Drawing the Line

Yesterday I did something that I have never done before as a deer hunter. I hauled several 250-gallon totes of water and emptied them into the last remaining waterhole in the creek that runs through one of my hunting properties. This year’s drought in my local area has this creek drier than in was during the drought of 2012.

I have been keeping an eye on this last remaining source of water for the wildlife in this area for several weeks. I even recently put a trail camera on this waterhole and in just 3 days got over 3700 photos of every species of wildlife that inhabits this area. Think about that for a second, that’s over 1200 photos a day of wildlife converging on a water-source about the size of a pickup truck. With each passing day the size of the waterhole has slowly dwindled to the point where I finally decided that I couldn’t wait for rain any longer. Thus I decided to haul water to it for the wildlife.

As I stood and waited for the water to empty from the totes I had hauled in, I couldn’t help but look in amazement at all the animal tracks in the mud at the water’s edge. Soon my hunters mind-set kicked in and I started looking for a nearby tree to place a stand. Less than 20 yards away stood an evergreen that would easily hide a bowhunter waiting in a stand. I looked it over closely and was deciding which direction my stand should face and what wind direction would be best for hunting it when I started having second thoughts.

The needle on my moral compass started spinning. Placing a stand right over this water source would be perfectly legal but for some reason I just didn’t feel right about it.
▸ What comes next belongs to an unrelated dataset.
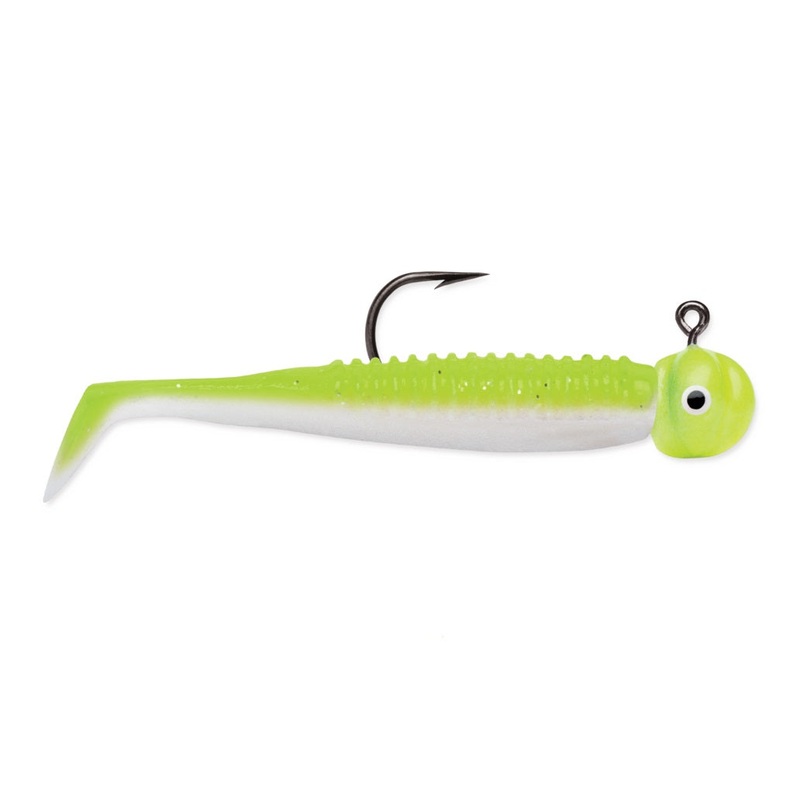 VMC Boot Tail Jig – 1/16oz|Chartreuse Pearl|Black Chartreuse Glow|Glow Chartreuse|Glow|Glow Shiner|Pearl White|Purple Pearl|Red Pearl Glow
Here I was providing life-sustaining water to the local wildlife at a location where they were already accustomed to finding it. Was I providing this water as a good conservationist and steward or was I simply looking to draw in deer close to my treestand so that I could shoot them? Within a couple of minutes I gave up on the idea of hunting over the waterhole. Some of you reading this will understand exactly what I felt and what I am saying while sadly the majority will never “get it”.
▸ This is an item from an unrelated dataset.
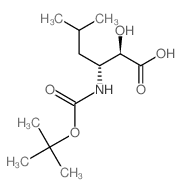(2S,3R)-3-(BOC-氨基)-2-羟基-5-甲基己酸结构式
Hunting ethics is a subject that most in the hunting industry will not touch. The idea that “if it’s legal, it’s OK” is the standard that most hunters follow. That is their choice and it is not my place to pass judgment and dismiss this approach; however there are those who take things a bit further. Some hunters simply have moral and ethical values that go beyond what the law allows. That does not make them better than those hunters who simply use legality as the basis for their actions, it just makes them different.

I have given some thought as to how I would define “hunting ethics” and here is the best I could come up with – Hunting ethics are those moral guidelines that a hunter follows regardless of the law or who may or may not be watching. It really comes down to what a hunter views as right and wrong in his own eyes. Furthermore, ethics vary from hunter to hunter. What may be viewed as legal and OK to one hunter may be seen as legal but wrong to another.
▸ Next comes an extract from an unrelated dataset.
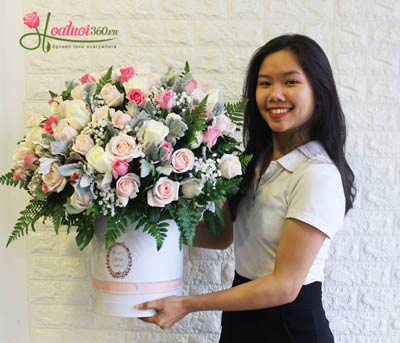 đặt hoa online shop hoa thị xẫ Tân Châu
Without exception, the very best whitetail hunters I have ever met were also the most ethical. Their personal hunting ethics went far beyond what the law deemed as legal and OK. It is as if their own strict moral compassed forced them to become better hunters if they were ever to fill their tags.

My goal here is not to force my hunting ethics on anyone or to be judgmental in any way. Instead I hope to get you as hunter to think about just where it is that you draw the line as you chase that giant buck this season. Will your guidelines be created by the politicians that make game laws or by your own conscience? It is a question that only you can answer.

In closing, I will be the first to admit that hunting over a waterhole on a hot early autumn day is probably not much different than hunting over the only soybean food-plot around on a cold winter day; something that I have done many times. In fact, at another time and place I may be perfectly comfortable hunting over a waterhole similar to the one I chose to walk away from yesterday. I just know that the older I get, “HOW” I accomplish something is even more important than what it is I accomplish.

 

There are 4 comments

By Mike Baugh | September 24, 2017 at 11:20 pm

Amen! I’m beginning to think of trading by Bow and gun in for a good pair of binoculars and a camera.

By Vincent Chirichello | September 24, 2017 at 11:27 pm

Very well said. Speaking for myself I agree a hundred percent! I think in this citation to give life back just to take it away needs serious consideration from every person who hunts. White tails dig deep into our soles! We spend sleepless night trying to outsmart them. They are a superior animal! To take them under those circumstances is not my cup of tea! Thirst for human or animal will break you down to where all your senses are lost and the only thing the brain is sayin is I need water.. Some of my friends will think I’ve lost my mind but I respect the deer more. Where the challenge! Just sayin. Good story, thanks

By Joe Agosta | September 25, 2017 at 5:26 pm

Great article. I also have similar viewpoints. I feel the same way about hunting bear over bait. The bears are always struggling with hunger and hesitant to come into bait pile’s despite smelling a strong Hunter presence. Not sure if I’m comfortable with myself hunting that way. But I don’t fault anyone for doing that, it’s just the way I hunt.

By Bill Urban | October 17, 2017 at 11:41 pm

I think you did the right thing..Because of the weather conditions and the lack of water at that time made it impossible for the wildlife to stay away…Hunting over a water hole after a week of rain, where the wildlife had a choice where to drink is ok with me. When you go to the “Happy Hunting Ground” you will go with a good heart and all the wildlife that preceded you.